→ Passage shown
*** Begin section ***

Former NFL running back Dorsey Levens, an actor and aspiring producer of documentaries, has gotten started with a topic he knows well: The phenomenon of football players playing football after suffering concussions.
The film, called Bell Rung, features interviews with men who have suffered the effects of serious blows to the head, and who still want to keep playing.
Per CNN.com, Eagles cornerback Ellis Hobbs explains during the film the 2009 injury that resulted in his cervical spine mimicking a jelly donut, with surgeons going through the front of his neck and moving his voice box out of the way in order to insert a cadaver vertebra into place “like a Jenga piece.”
But the more intriguing revelation from Hobbs comes when he talks about the safety film the NFL sent to all 32 teams after the October 17 rash of helmet-to-helmet hits, which included a severe concussion being suffered by Eagles receiver DeSean Jackson after a collision with Falcons cornerback Dunta Robinson.
“Not 10 minutes after that film, we went into the defensive meeting and the D coordinator [Sean McDermott] got up and said, ‘Nothing changes about us. Nothing changes in your guys’ mentality,'” Hobbs told Levens. “I mean, we all knew that anyway because we want jobs. I don’t really see anybody with a job who can’t tackle.”
Still, the fact that Hobbs would so candidly admit that the man in charge of the team’s defense would essentially say “ignore what you just saw” is surprising. (McDermott was fired after the season, with head coach Andy Reid explaining that the shadow of the late Jim Johnson was too large for McDermott to fill.)
Levens, who believes that players were more willing to be candid with him because he played the game at the NFL level, explained the mindset that keeps players from reporting concussions and/or that drives them to want to keep playing after suffering head injuries. “When you’re in the league, you don’t want to ruffle any feathers,” Levens told CNN.com. “You don’t want to worry about endorsement deals. You don’t want to stick your foot in your mouth. There’s a small opportunity to make a lot of money in this league, and you’ve got to capitalize on it. We all know that one slip of the tongue can cost you millions, literally, so I think guys are like, ‘I’ll give you a little bit, but I’m not going to give you what I really feel.'”

*** End section ***

→ Records
*** Begin section ***

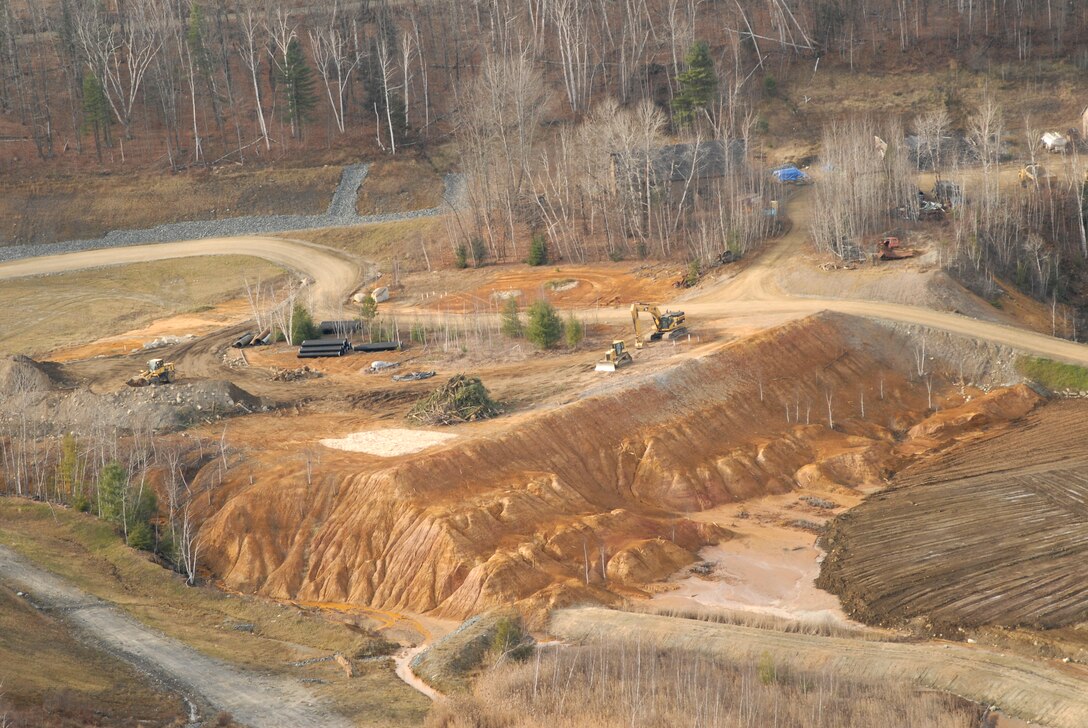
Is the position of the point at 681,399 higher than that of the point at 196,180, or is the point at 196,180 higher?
the point at 196,180

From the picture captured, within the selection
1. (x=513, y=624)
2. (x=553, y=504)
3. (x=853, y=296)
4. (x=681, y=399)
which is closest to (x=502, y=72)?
(x=853, y=296)

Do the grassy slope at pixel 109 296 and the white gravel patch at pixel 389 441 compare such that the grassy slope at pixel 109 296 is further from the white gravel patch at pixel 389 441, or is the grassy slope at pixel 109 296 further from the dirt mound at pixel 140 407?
the white gravel patch at pixel 389 441

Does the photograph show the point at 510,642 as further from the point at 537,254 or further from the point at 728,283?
the point at 537,254

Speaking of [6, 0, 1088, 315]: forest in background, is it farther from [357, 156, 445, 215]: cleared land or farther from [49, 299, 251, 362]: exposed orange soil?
[49, 299, 251, 362]: exposed orange soil

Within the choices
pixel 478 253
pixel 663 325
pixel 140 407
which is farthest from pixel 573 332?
pixel 478 253

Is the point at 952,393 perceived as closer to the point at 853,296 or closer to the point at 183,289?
the point at 853,296

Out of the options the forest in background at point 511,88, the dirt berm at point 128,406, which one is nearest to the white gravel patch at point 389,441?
the dirt berm at point 128,406

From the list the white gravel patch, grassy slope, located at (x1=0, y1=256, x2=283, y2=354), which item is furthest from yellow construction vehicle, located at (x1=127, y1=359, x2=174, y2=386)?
grassy slope, located at (x1=0, y1=256, x2=283, y2=354)
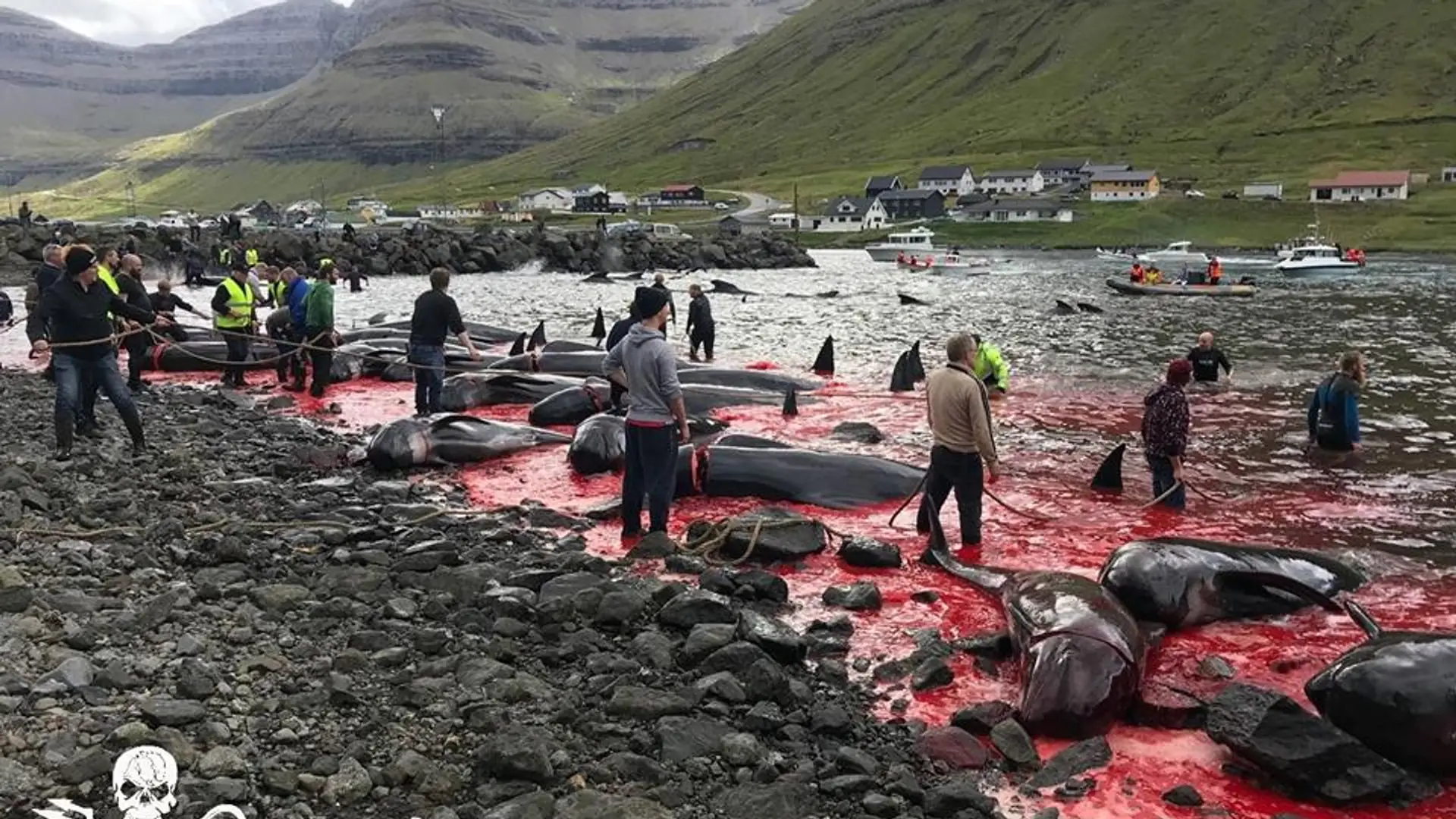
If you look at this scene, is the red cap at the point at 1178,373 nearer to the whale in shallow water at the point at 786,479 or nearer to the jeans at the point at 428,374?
the whale in shallow water at the point at 786,479

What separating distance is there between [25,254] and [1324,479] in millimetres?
66456

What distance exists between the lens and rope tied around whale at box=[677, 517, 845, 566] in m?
11.9

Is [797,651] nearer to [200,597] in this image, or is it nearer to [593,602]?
[593,602]

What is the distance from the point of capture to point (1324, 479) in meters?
16.8

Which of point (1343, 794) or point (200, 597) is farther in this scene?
point (200, 597)

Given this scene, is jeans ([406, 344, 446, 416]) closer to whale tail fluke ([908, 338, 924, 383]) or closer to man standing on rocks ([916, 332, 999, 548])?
man standing on rocks ([916, 332, 999, 548])

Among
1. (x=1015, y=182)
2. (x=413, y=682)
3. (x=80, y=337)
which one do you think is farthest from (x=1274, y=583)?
(x=1015, y=182)

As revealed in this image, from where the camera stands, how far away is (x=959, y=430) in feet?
39.2

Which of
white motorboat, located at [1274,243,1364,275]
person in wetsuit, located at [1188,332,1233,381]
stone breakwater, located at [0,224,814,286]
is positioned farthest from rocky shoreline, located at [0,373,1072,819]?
white motorboat, located at [1274,243,1364,275]

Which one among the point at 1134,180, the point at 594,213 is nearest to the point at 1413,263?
the point at 1134,180

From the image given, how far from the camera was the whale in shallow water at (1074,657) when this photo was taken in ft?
25.8

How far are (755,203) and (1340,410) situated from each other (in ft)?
502

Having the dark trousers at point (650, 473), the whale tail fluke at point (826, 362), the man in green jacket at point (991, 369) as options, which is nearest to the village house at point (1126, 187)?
the whale tail fluke at point (826, 362)

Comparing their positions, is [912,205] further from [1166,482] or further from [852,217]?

*** End section ***

→ Activity list
[1] Set down, word for word, the part of the Bell Rung article that opens with the words containing "Former NFL running" and closes with "after suffering concussions.".
[2] In the Bell Rung article, which Eagles receiver suffered a severe concussion on October 17?
[3] Write what comes next in the Bell Rung article, picking up after its final sentence.
The records are separate material and are not part of the Bell Rung article.

→ Answers to the problems
[1]
Former NFL running back Dorsey Levens, an actor and aspiring producer of documentaries, has gotten started with a topic he knows well: The phenomenon of football players playing football after suffering concussions.

[2] DeSean Jackson

[3]
Hobbs says in the film that he’s still contemplating retirement after having a second neck surgery on a different vertebra following a hit in 2010. And Hobbs explained the mentality that prompts players to get up and keep going.
“Even though this dude outweighs me by 50 pounds easily, get up,” Hobbs said in reference to a collision he once endured with Ravens running back Willis McGahee. “You better not stumble. You better not cry. You better not put your head down. Jog and act as if nothing happened. All you’re thinking about is, ‘Take it like a man.'”
The current goal is (or at least should be) to convince players that it’s far more manly to tap out after being nearly knocked out. But with evidence of defensive coordinators like McDermott shrugging off the league-issued warnings only days after a player on McDermott’s team suffered a serious injury, there’s an argument to be made that, at least in some cities, lip service is being paid to the important issue of head trauma.